We all settled at Pulau Bi Dong while waiting for being sponsored. On the first night, Chú Thưởng remembered looking for coconut leaves which are the largest leaves around to use as our sleeping pads against the hard ground. He found some. On his way back to camp and unaware, Chú Thưởng dragged the leaves over some human feces. When we all lay down to sleep that night there was a strange yet familiar smell. No one complained. We were all thankful to have a place to sleep and rest our weary heads.
While on the island Chú Thưởng and Anh Huy helped my dad every morning chopped wood and building our house. After breakfast, Chú Thưởng took off with Anh Huy to go fishing. They borrowed the neighbors’ goggles to swim and fish. There were many fishhooks stuck in the corals left by previous fishermen. They used the hooks with the little fish as bait for the bigger fish. The goggles allowed them to see underwater so they can choose the biggest fish to catch with their fish hook and bait. Chú Thưởng and Anh Huy often swam out to the deep end and fished underwater. They caught lots of fish for dinner. We would share with the neighbors.

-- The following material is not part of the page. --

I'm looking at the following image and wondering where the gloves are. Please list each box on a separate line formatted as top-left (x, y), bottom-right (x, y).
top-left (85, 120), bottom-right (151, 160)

The beach was pristine. The ocean was like what you see in the footage of Jacques Cousteau movies. There were so many colorful fish, eels, corals, small sharks, and aqua life. It was a paradise. The picturesque scenery is engraved in Chú Thưởng’s mind. Something that he will never forget. Chú Thưởng and Anh Huy taught us how to swim and hold our breaths. It was so much fun. It was a worrying-free life. The only concern was how long before we would be sponsored.
There was no school, no work, or no worries about making a living. The UN gave us monthly food supplies. It was simple living with nature. Chopped wood in the morning, swam in the ocean in the afternoon, and played with his cousins all day long. It was a great life for a teenage boy.